* EXERCISE BRIEF *
Copy each line below in which the string "Determined" appears.

* Saved entries *
▼

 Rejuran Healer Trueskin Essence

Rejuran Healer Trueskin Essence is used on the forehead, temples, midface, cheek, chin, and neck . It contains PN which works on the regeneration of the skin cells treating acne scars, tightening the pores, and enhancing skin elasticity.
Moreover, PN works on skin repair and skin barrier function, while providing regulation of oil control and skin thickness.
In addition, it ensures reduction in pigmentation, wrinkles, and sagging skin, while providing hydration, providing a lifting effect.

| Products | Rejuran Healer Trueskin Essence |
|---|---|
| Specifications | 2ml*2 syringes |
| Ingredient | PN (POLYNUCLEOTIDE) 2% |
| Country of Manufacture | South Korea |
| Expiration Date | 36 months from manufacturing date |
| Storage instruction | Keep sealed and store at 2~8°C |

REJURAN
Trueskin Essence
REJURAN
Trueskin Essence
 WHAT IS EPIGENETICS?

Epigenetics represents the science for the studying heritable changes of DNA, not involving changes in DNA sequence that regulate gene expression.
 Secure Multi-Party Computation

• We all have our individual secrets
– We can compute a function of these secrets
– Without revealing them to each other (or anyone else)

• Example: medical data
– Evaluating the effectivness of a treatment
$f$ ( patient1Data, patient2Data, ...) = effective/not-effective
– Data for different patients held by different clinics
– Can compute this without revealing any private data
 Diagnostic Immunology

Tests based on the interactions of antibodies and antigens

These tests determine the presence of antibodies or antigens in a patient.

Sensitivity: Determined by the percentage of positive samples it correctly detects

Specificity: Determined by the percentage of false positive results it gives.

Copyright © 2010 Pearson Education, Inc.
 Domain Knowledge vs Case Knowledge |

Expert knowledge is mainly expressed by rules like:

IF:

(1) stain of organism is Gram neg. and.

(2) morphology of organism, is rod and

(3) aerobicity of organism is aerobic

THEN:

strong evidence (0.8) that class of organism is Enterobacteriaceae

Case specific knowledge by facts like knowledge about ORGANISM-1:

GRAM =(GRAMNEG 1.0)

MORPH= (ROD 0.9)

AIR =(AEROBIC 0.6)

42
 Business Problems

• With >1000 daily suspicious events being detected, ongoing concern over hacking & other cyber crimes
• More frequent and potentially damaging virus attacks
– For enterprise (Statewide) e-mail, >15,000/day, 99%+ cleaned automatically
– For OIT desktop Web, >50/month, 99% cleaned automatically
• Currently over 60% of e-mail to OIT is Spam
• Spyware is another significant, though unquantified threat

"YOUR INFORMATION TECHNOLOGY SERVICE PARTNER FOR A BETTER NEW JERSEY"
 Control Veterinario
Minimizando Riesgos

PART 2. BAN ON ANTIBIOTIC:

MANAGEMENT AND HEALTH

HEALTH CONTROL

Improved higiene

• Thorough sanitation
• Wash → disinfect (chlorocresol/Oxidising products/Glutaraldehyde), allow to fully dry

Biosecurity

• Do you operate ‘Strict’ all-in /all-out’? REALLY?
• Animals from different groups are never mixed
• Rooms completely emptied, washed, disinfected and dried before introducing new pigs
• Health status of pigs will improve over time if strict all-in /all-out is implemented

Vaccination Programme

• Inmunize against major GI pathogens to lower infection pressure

▲

* ANSWER FOR THIS EXERCISE *
Sensitivity: Determined by the percentage of positive samples it correctly detects
Specificity: Determined by the percentage of false positive results it gives.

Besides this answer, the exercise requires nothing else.